• **PROBLEM DESCRIPTION**: Gather every line in the records below that contains the word "meters", and copy each one.

[Entries on spatial positioning]

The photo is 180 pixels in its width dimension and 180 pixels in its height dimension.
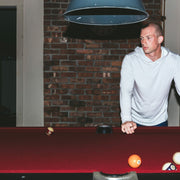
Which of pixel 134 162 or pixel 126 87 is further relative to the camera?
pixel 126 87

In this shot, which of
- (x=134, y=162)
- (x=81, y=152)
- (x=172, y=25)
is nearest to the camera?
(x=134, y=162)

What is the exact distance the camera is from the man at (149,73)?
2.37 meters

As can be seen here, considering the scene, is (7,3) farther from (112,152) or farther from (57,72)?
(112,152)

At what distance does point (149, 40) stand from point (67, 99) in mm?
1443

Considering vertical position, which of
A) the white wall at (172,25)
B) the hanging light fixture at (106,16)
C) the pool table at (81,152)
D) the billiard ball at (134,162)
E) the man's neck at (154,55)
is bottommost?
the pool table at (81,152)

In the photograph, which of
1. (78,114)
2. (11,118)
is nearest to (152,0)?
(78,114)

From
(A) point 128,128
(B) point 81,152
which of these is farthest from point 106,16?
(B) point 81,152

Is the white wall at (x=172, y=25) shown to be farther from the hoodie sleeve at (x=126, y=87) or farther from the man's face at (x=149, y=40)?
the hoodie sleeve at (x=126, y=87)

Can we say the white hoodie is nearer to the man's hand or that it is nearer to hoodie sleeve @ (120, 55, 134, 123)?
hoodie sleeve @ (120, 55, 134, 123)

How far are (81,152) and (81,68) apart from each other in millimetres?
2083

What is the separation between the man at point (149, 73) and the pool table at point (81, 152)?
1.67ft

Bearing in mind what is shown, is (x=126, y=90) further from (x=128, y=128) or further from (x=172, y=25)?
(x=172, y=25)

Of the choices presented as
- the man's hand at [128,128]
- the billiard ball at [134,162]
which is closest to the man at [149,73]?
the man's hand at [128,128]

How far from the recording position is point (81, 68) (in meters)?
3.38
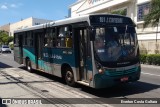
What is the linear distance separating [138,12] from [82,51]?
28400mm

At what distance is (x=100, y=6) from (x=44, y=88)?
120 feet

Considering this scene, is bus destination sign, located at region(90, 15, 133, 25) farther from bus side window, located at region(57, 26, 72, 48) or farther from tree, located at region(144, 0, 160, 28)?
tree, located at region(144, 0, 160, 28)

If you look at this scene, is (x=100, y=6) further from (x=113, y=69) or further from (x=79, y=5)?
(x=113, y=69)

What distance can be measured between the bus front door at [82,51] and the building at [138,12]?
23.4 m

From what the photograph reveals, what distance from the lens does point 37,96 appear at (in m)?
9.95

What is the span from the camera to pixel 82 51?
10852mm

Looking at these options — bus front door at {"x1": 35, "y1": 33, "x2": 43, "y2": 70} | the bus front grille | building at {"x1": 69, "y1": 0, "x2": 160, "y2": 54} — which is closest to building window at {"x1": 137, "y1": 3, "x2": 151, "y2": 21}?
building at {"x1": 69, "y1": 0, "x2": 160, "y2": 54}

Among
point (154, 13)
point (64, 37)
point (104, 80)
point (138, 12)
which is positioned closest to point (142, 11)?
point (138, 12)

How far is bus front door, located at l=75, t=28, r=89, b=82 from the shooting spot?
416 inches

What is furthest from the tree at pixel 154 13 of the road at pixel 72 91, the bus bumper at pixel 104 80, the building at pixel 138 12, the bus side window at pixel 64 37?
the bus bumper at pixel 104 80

--

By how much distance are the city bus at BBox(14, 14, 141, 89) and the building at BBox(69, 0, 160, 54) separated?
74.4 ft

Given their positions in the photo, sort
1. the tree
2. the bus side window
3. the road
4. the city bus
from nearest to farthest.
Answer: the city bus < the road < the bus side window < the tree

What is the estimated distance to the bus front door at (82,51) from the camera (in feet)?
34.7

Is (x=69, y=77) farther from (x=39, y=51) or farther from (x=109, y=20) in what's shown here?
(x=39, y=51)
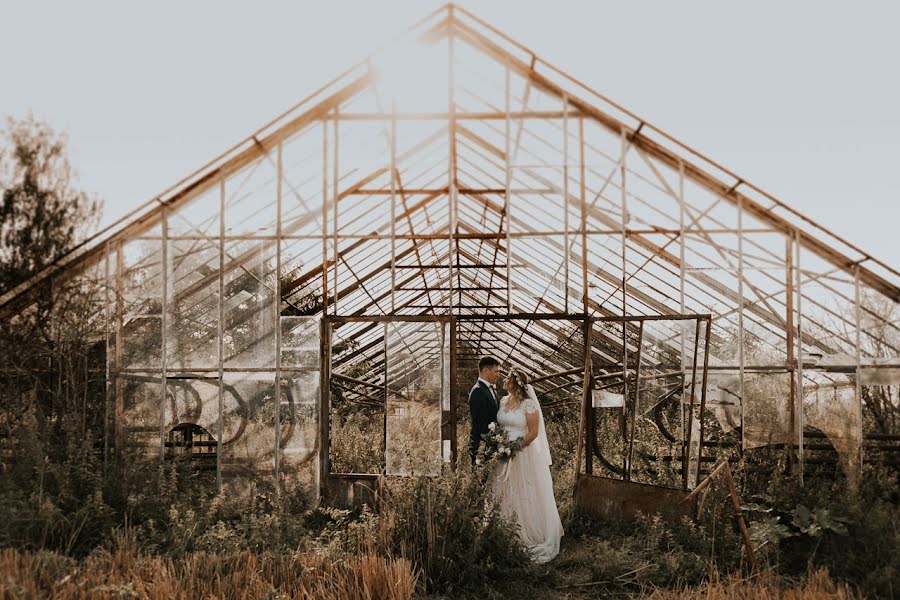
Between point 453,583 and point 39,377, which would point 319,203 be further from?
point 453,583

• **WRITTEN SOLUTION**:
2.37 meters
How far from the recording position is point (81, 68) (in meters)?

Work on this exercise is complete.